━━━━━ Data provided

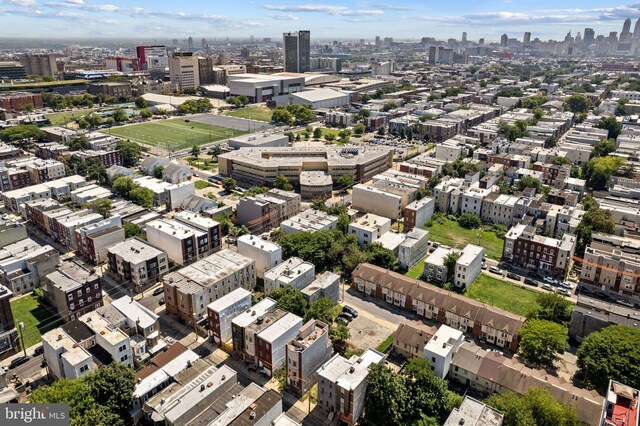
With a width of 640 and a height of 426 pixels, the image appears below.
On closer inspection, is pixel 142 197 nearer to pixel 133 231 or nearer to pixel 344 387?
pixel 133 231

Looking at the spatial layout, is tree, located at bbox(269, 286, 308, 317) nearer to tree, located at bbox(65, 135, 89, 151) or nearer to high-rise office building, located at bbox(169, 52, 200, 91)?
tree, located at bbox(65, 135, 89, 151)

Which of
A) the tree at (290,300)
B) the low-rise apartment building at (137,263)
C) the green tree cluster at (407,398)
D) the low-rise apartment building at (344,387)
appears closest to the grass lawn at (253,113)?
the low-rise apartment building at (137,263)

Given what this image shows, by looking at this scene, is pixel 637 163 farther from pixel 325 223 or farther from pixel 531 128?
pixel 325 223

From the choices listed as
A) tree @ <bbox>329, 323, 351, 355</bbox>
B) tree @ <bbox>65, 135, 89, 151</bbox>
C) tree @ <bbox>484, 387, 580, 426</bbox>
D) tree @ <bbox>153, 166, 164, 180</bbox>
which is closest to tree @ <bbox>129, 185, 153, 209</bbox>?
tree @ <bbox>153, 166, 164, 180</bbox>

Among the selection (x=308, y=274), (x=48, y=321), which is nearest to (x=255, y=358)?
(x=308, y=274)

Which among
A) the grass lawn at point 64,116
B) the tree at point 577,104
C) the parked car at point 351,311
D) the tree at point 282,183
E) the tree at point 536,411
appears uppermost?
the tree at point 577,104

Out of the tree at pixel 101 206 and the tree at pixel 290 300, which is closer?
the tree at pixel 290 300

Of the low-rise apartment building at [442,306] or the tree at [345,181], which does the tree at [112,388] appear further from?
the tree at [345,181]
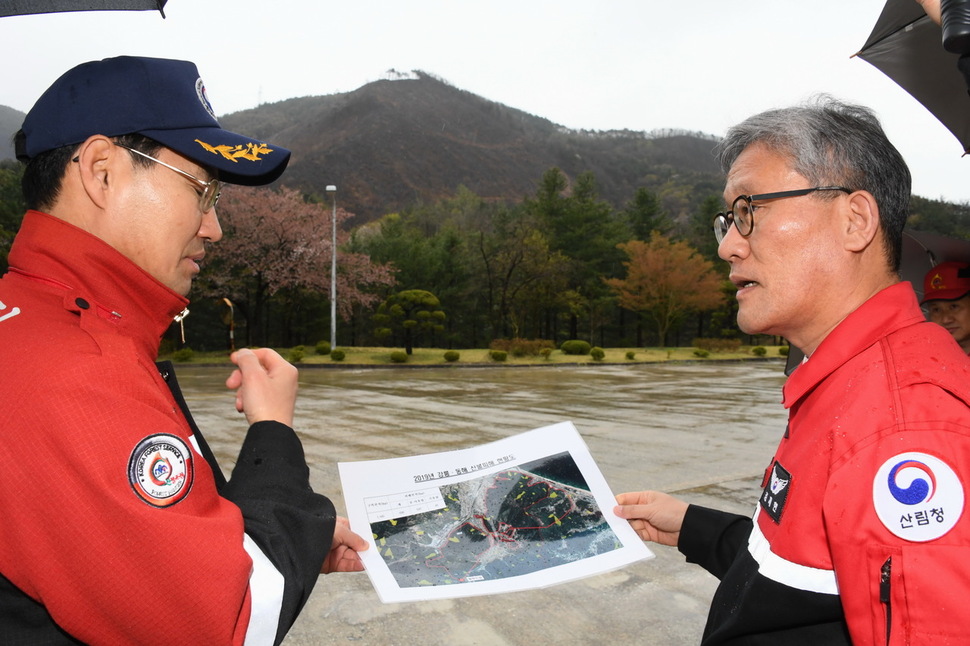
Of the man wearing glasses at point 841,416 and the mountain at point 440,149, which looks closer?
the man wearing glasses at point 841,416

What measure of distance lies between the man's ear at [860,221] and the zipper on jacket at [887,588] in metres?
0.64

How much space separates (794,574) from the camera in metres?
1.07

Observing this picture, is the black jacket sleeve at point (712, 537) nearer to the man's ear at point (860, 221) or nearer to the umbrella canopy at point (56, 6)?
the man's ear at point (860, 221)

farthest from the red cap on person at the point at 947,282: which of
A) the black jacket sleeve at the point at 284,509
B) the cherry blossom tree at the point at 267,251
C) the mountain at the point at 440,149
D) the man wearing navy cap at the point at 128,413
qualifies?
the mountain at the point at 440,149

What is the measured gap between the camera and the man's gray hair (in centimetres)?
132

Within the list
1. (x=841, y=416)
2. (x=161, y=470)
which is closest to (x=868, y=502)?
(x=841, y=416)

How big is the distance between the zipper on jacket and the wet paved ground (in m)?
2.35

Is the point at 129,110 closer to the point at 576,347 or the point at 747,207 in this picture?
the point at 747,207

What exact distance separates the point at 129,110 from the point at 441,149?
124 metres

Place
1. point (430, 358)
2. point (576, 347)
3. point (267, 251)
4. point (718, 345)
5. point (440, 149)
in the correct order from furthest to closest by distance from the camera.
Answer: point (440, 149) < point (718, 345) < point (267, 251) < point (576, 347) < point (430, 358)

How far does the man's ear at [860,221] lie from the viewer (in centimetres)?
130

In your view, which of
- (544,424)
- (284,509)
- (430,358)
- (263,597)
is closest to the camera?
(263,597)

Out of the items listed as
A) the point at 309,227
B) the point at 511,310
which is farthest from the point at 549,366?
the point at 511,310

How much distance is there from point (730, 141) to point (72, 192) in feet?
4.35
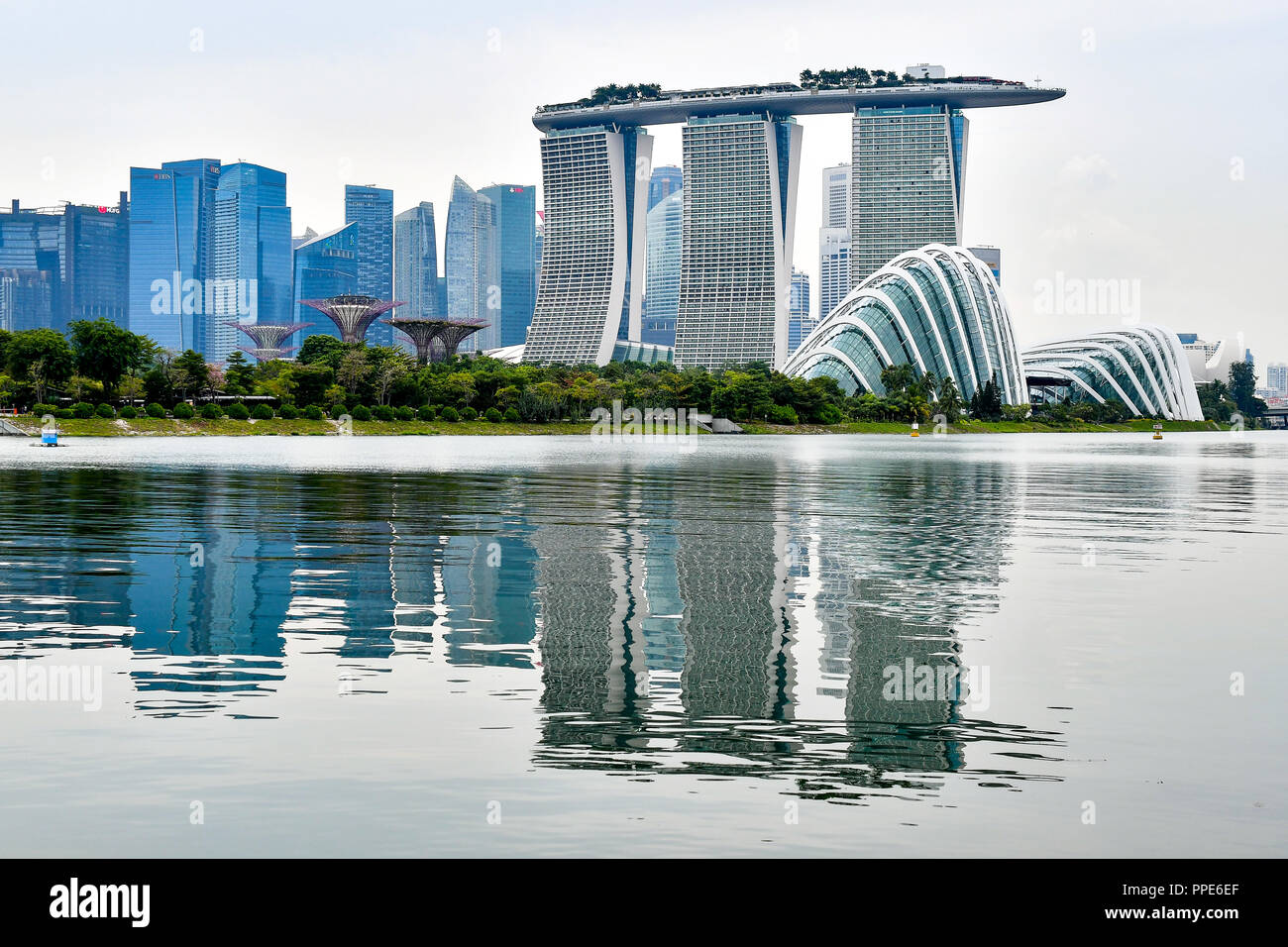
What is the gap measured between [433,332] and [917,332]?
228ft

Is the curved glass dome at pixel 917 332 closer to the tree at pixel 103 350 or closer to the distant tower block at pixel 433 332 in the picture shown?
the distant tower block at pixel 433 332

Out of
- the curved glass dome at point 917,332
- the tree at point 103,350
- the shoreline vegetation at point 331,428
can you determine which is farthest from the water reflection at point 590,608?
the curved glass dome at point 917,332

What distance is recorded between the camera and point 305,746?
11094 millimetres

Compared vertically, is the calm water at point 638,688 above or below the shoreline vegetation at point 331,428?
below

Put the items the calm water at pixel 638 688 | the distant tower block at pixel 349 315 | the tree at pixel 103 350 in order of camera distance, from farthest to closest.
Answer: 1. the distant tower block at pixel 349 315
2. the tree at pixel 103 350
3. the calm water at pixel 638 688

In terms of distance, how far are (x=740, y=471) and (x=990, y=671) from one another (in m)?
46.6

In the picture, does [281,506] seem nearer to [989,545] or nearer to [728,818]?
[989,545]

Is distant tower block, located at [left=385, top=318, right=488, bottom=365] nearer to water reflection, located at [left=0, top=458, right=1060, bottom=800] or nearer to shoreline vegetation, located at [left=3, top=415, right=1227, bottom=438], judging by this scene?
shoreline vegetation, located at [left=3, top=415, right=1227, bottom=438]

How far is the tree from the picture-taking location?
11300 centimetres

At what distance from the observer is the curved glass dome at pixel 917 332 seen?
185250mm

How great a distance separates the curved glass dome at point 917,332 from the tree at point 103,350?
9773 cm

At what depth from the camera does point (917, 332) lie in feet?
624
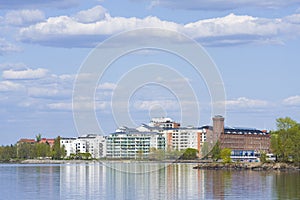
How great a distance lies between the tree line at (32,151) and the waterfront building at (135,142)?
12010 millimetres

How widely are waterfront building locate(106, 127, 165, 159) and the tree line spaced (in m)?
12.0

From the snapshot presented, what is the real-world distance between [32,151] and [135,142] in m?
26.1

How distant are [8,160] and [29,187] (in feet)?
380

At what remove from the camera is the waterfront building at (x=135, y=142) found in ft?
461

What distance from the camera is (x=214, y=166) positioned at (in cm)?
9275

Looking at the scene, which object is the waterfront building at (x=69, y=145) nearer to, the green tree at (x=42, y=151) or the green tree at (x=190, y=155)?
the green tree at (x=42, y=151)

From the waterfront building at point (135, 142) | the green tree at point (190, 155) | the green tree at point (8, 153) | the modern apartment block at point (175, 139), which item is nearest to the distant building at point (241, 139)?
the modern apartment block at point (175, 139)

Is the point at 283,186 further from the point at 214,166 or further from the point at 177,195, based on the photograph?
the point at 214,166

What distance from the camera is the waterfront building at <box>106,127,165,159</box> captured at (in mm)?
140488

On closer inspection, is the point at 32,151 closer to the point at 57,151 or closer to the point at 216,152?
the point at 57,151

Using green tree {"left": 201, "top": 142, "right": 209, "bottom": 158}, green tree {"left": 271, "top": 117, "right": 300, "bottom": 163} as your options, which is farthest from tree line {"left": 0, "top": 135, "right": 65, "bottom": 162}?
green tree {"left": 271, "top": 117, "right": 300, "bottom": 163}

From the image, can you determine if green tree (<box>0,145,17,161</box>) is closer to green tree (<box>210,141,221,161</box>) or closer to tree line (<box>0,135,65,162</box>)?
tree line (<box>0,135,65,162</box>)

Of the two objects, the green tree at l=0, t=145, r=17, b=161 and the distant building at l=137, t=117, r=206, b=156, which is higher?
the distant building at l=137, t=117, r=206, b=156

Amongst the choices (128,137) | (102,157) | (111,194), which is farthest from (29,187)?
(102,157)
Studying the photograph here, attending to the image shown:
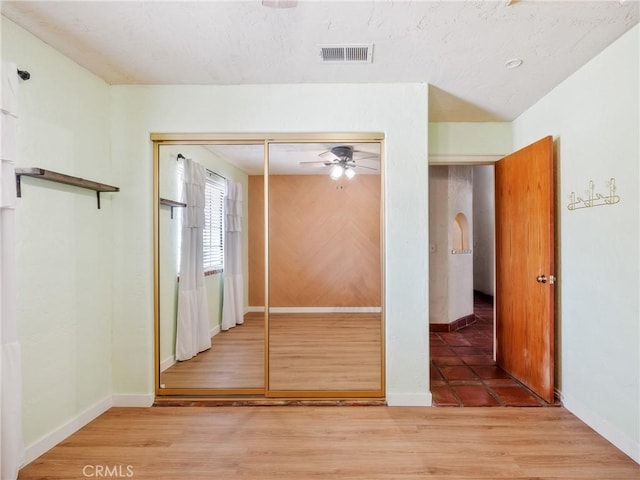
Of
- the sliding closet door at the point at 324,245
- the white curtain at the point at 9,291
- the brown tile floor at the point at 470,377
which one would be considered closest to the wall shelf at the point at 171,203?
the white curtain at the point at 9,291

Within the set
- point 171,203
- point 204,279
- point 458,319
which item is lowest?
point 458,319

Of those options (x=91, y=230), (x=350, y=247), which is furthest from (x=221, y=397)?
(x=350, y=247)

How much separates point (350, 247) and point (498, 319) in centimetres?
283

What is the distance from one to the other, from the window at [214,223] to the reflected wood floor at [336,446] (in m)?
1.96

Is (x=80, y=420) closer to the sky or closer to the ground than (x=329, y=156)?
closer to the ground

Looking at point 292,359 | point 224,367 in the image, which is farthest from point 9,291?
point 292,359

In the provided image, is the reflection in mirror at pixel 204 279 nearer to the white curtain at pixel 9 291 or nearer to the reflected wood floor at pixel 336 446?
the reflected wood floor at pixel 336 446

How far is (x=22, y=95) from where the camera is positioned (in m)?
1.98

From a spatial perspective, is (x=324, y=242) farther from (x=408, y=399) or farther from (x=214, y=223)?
(x=408, y=399)

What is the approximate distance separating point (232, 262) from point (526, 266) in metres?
3.43

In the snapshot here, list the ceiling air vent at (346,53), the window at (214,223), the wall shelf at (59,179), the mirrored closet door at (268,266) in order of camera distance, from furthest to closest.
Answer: the window at (214,223)
the mirrored closet door at (268,266)
the ceiling air vent at (346,53)
the wall shelf at (59,179)

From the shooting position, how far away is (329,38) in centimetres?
210

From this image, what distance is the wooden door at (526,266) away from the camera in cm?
267

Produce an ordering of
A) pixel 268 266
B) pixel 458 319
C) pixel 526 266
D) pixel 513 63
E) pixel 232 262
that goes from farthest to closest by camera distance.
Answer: pixel 458 319, pixel 232 262, pixel 526 266, pixel 268 266, pixel 513 63
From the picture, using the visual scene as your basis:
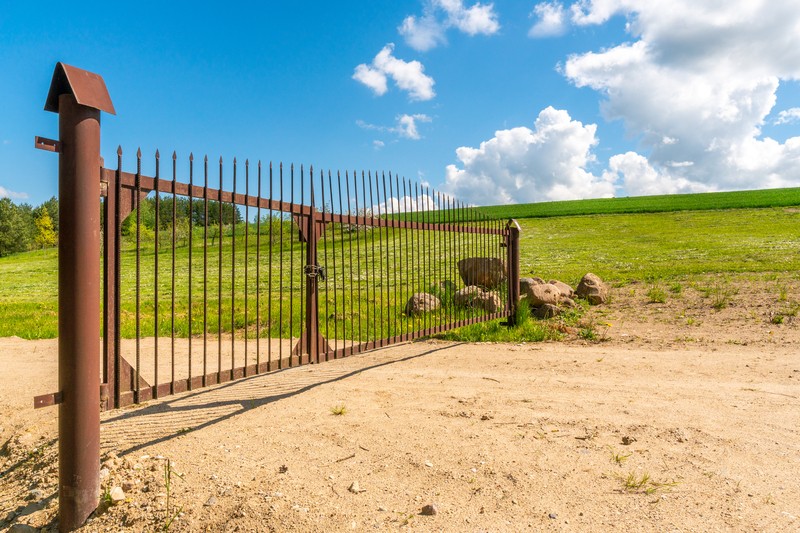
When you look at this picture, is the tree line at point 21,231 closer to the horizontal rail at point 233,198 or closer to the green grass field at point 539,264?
the green grass field at point 539,264

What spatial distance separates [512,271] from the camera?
33.2 feet

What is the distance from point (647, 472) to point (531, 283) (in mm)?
8317

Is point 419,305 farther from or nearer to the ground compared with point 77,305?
nearer to the ground

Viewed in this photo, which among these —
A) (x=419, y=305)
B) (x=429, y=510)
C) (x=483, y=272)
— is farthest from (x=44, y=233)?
(x=429, y=510)

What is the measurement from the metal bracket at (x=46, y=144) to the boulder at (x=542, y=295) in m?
9.61

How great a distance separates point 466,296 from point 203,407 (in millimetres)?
6348

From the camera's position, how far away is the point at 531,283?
38.6ft

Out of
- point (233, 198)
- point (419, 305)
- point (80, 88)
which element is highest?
point (80, 88)

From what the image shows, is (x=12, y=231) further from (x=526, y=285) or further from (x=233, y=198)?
(x=233, y=198)

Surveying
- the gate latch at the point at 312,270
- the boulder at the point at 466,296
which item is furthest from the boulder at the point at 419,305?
the gate latch at the point at 312,270

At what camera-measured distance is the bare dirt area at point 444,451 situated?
3.15m

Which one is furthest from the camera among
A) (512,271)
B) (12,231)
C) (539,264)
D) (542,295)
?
(12,231)

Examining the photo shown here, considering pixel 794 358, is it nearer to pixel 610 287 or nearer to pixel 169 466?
pixel 610 287

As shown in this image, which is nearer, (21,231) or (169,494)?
(169,494)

━━━━━━━━━━

What you should do: Reproduce only the lines running from the one with "What is the measurement" through the final line of the listing above, both ends included.

Full answer:
What is the measurement from the metal bracket at (x=46, y=144) to the boulder at (x=542, y=295) in m?
9.61

How great a distance separates point 466,296 from point 203,407 (in millimetres)?
6348

From the camera's position, how far away is the point at 531,283?
38.6ft

Out of
- point (233, 198)
- point (419, 305)
- point (80, 88)
which element is highest?
point (80, 88)

From what the image shows, is (x=12, y=231) further from (x=526, y=285) or further from (x=233, y=198)?
(x=233, y=198)

Surveying
- the gate latch at the point at 312,270
- the boulder at the point at 466,296
which item is furthest from the boulder at the point at 419,305?
the gate latch at the point at 312,270

At what camera-measured distance is the bare dirt area at point 444,451 situated?
3.15m

Which one is furthest from the camera among
A) (512,271)
B) (12,231)
C) (539,264)
D) (542,295)
?
(12,231)

Examining the photo shown here, considering pixel 794 358, is it nearer to pixel 610 287 or nearer to pixel 169 466?
pixel 610 287

As shown in this image, which is nearer, (21,231) or (169,494)?
(169,494)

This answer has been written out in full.